Chapter 10, Problem 4MPS

To determine

Find the speed of a 60-tooth gear meshed with a 36 teeth gear.

Answer to Problem 4MPS

120 revolution/min

Explanation of Solution

Given:

When two meshed gears revolve, their speeds vary inversely as the numbers of teeth they have.A gear with 36 teeth runs at 200 revolutions/min .

Calculation:

Given,

when two meshed gears revolve, their speeds vary inversely as the numbers of teeth they have, so,

  $v\propto \frac{1}{T}$ where v is the speed of the gear and T is the number of teeth.

So, $v=\frac{k}{T}$ ; where k is the constant of proportionality.

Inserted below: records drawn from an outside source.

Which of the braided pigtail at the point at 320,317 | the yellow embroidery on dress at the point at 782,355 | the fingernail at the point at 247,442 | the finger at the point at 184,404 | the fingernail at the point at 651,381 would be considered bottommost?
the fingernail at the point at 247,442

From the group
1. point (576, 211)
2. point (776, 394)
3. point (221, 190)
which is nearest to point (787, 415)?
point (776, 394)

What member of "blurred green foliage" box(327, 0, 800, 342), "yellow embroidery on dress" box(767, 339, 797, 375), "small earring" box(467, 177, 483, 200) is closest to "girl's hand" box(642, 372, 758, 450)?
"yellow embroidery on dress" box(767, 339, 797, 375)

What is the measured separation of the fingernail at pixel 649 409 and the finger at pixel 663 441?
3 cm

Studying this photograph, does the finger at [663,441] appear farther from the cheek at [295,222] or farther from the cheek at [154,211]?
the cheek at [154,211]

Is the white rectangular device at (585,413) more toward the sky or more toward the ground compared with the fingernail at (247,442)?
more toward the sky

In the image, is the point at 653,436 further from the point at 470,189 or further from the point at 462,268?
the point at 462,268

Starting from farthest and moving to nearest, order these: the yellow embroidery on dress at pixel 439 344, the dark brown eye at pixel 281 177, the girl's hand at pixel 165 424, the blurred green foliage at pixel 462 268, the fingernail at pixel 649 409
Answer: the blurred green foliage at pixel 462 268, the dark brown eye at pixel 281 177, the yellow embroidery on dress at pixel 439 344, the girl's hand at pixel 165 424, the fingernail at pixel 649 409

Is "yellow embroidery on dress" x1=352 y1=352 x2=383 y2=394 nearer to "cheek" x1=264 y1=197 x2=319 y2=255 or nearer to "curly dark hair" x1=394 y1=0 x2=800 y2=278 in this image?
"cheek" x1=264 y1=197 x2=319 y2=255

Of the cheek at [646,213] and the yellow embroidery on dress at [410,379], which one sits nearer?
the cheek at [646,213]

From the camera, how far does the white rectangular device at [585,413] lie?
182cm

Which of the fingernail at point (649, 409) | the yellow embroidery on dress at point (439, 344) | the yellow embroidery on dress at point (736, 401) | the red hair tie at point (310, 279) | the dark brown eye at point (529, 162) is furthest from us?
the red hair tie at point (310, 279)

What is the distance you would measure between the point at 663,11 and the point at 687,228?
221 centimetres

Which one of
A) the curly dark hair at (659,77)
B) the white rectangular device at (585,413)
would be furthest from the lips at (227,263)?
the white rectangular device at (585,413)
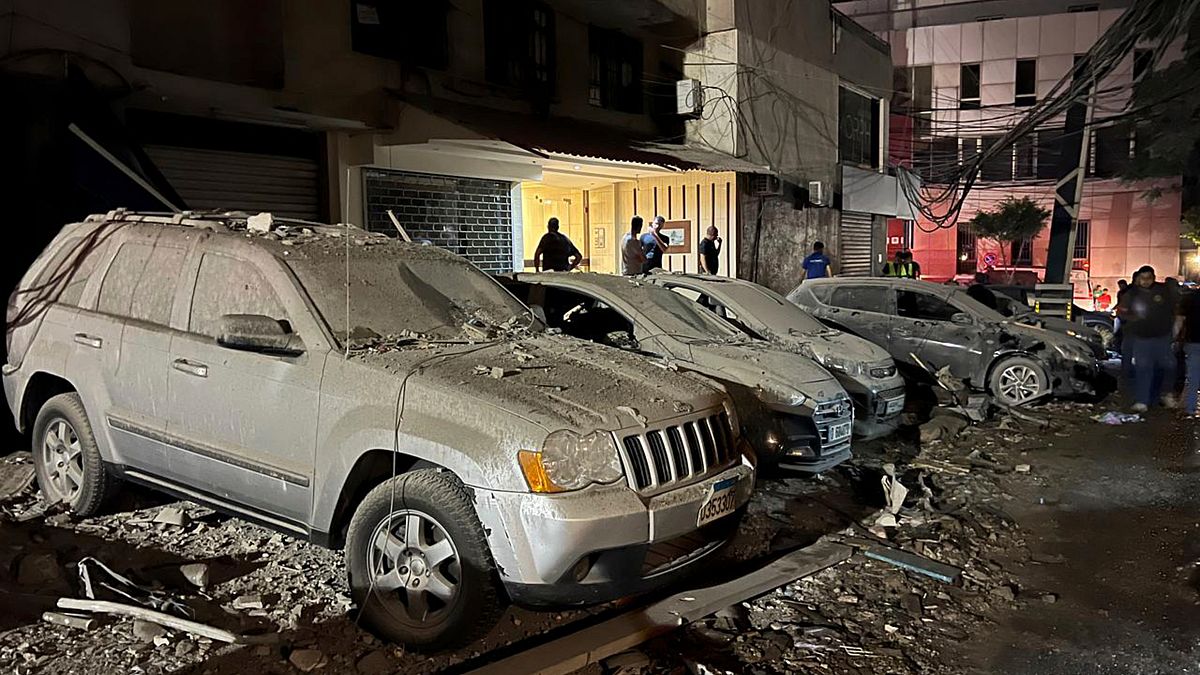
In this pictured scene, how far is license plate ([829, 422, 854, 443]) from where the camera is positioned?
6.38m

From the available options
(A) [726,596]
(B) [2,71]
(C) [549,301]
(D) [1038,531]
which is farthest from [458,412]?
(B) [2,71]

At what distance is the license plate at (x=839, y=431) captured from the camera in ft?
20.9

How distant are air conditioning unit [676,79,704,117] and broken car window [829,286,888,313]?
5.46 meters

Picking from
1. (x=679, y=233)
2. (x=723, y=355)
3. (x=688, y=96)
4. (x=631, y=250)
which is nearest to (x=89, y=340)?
(x=723, y=355)

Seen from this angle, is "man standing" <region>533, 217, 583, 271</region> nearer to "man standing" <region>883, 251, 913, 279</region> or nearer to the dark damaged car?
the dark damaged car

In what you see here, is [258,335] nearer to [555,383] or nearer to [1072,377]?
[555,383]

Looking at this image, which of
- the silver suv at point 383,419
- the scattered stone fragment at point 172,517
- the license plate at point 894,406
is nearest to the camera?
the silver suv at point 383,419

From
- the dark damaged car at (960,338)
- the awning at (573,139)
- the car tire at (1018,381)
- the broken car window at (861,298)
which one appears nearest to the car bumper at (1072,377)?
the dark damaged car at (960,338)

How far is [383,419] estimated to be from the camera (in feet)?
12.2

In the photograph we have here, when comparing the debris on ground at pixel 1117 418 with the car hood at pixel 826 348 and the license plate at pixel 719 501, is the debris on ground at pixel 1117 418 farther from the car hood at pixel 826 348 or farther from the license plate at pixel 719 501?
the license plate at pixel 719 501

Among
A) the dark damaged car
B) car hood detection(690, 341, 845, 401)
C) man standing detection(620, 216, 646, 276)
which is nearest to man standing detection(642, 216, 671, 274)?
man standing detection(620, 216, 646, 276)

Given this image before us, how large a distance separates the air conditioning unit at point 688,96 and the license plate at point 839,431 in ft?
32.1

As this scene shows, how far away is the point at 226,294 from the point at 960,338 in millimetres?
8946

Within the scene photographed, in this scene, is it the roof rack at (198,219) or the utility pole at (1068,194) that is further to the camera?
the utility pole at (1068,194)
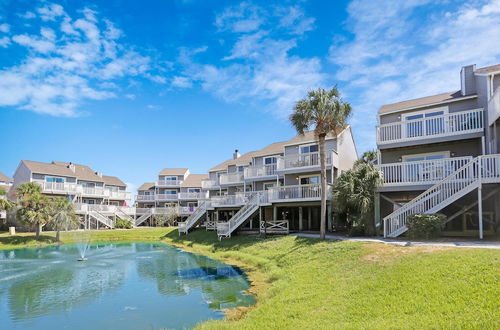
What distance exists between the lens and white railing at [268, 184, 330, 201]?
25.2m

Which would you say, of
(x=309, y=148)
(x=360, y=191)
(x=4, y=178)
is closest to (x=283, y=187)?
(x=309, y=148)

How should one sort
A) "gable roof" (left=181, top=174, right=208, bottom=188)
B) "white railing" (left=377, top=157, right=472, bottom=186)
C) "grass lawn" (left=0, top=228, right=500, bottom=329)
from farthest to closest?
"gable roof" (left=181, top=174, right=208, bottom=188), "white railing" (left=377, top=157, right=472, bottom=186), "grass lawn" (left=0, top=228, right=500, bottom=329)

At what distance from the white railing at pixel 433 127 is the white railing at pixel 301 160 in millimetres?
4505

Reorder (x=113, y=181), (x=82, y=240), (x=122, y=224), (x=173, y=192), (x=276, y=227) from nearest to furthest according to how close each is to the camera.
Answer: (x=276, y=227) < (x=82, y=240) < (x=122, y=224) < (x=113, y=181) < (x=173, y=192)

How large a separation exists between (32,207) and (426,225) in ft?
114

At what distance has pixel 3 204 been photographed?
33.5 meters

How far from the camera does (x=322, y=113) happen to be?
21.2 meters

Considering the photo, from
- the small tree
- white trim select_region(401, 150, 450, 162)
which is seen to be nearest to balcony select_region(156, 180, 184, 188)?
the small tree

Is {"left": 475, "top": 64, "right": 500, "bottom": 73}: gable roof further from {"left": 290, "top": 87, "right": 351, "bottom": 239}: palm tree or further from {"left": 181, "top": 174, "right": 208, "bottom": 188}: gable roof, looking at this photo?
{"left": 181, "top": 174, "right": 208, "bottom": 188}: gable roof

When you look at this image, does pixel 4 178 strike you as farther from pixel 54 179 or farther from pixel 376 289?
pixel 376 289

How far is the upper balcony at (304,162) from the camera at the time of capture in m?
26.5

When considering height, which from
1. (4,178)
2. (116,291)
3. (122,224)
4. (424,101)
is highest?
(424,101)

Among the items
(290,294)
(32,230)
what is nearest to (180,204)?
(32,230)

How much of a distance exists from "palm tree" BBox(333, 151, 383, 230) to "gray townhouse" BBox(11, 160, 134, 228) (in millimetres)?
36770
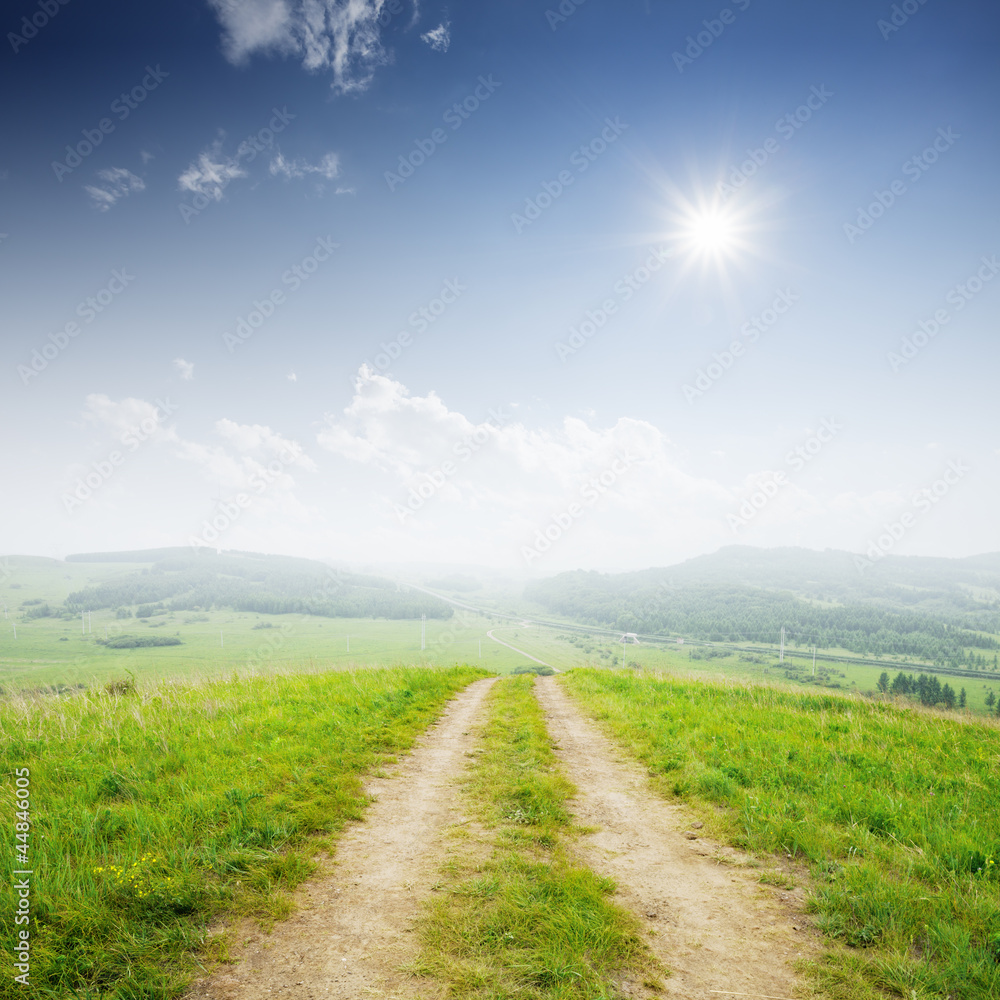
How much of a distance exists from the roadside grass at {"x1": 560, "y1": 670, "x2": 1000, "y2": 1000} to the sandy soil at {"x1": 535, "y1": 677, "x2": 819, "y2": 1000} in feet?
1.23

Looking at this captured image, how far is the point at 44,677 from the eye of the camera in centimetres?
13900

A gear with 36 teeth runs at 200 revolutions/min . Find the constant of proportionality:

  $\begin{array}{l}v=\frac{k}{T}\\ \Rightarrow 200=\frac{k}{36}\\ \Rightarrow k=200(36)\mathrm{................}[\text{multiply 36 each side]}\\ \Rightarrow k=7200\end{array}$

So, speed of a 60-tooth gear meshed is :

  $\begin{array}{l}v=\frac{7200}{T}\\ \Rightarrow v=\frac{7200}{60}\\ \Rightarrow v=120\end{array}$

So, the speed of 60-tooth gear is 120 revolution/min.